The answer to this question is that without a Financial Power of Attorney (FPOA), a court will typically appoint someone to act as your agent through a guardianship or conservatorship proceeding. This requires that a friend or family member file a petition with the local court seeking guardianship or conservatorship. This friend or family member will be required to gather and submit evidence that shows you have become incapacitated so the court may decide who should be appointed to manage your financial affairs.
Not surprisingly, this process imposes significant burdens on your loved ones, including the costs of hiring a lawyer or law firm, physicians, and possibly others to provide evidence as to your incapacity. It often results not only in emotional distress at a time when your loved ones are already dealing with your illness or injury, but also causes delays in having your affairs properly addressed. At the same time, you have no input on who will be appointed to serve as your agent.
What is the difference between a power of attorney and a durable power of attorney?
The terms “Statutory Durable Power of Attorney” and “Financial Power of Attorney” are often used interchangeably in many jurisdictions, but it’s essential to understand their meanings and implications. It’s important to understand the differences between them, however, in order to make the right decision for your particular circumstances.
A Durable Power of Attorney can be a general document, granting the agent broad authority over financial and legal matters, or it can be limited, conferring specific powers for particular transactions or periods. Unlike the Statutory Durable Power of Attorney, a Durable Power of Attorney does not necessarily need to be created based on statutory guidelines, though it must still comply with the relevant laws and requirements of the jurisdiction in which it is executed.
According to Section 751.00201 of the Texas Estates Code, a person is considered to be “incapacitated” for the purposes of a durable power of attorney if a doctor’s examination finds that they are not able to manage their own finances. The doctor must provide a written statement certifying this finding of incapacity.

----------------------------------------

Directive 1
Please transcribe the part of the power of attorney text that opens with the words containing "A Durable Power of Attorney can" and closes with "it is executed.".
Directive 2
In the power of attorney text, what must a doctor provide after finding that a person cannot manage their own finances?
The lines after this point were drawn from an unrelated source.

Data
----------------------------------------

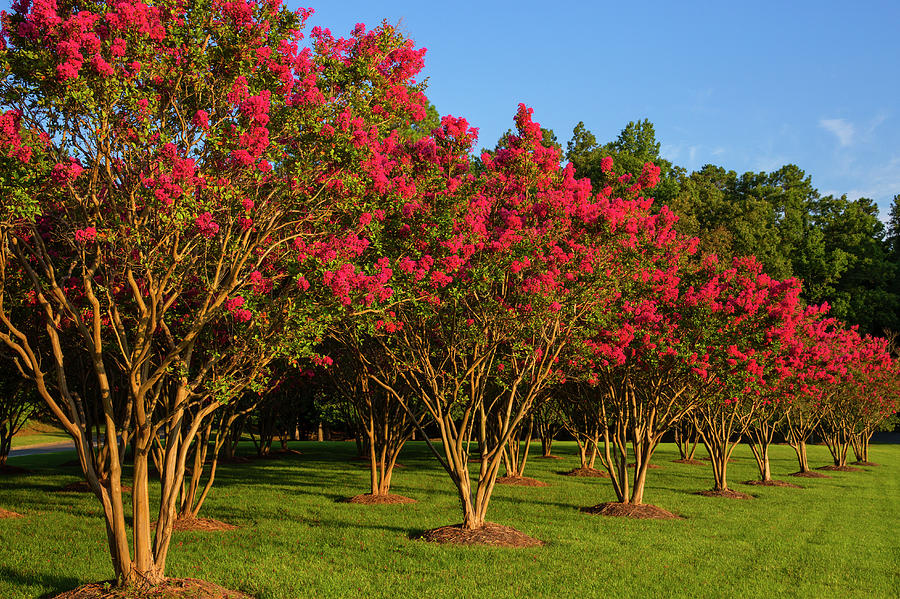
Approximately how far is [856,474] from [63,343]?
102 ft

----------------------------------------

Full response 1
A Durable Power of Attorney can be a general document, granting the agent broad authority over financial and legal matters, or it can be limited, conferring specific powers for particular transactions or periods. Unlike the Statutory Durable Power of Attorney, a Durable Power of Attorney does not necessarily need to be created based on statutory guidelines, though it must still comply with the relevant laws and requirements of the jurisdiction in which it is executed.

Full response 2
A written statement certifying the finding of incapacity.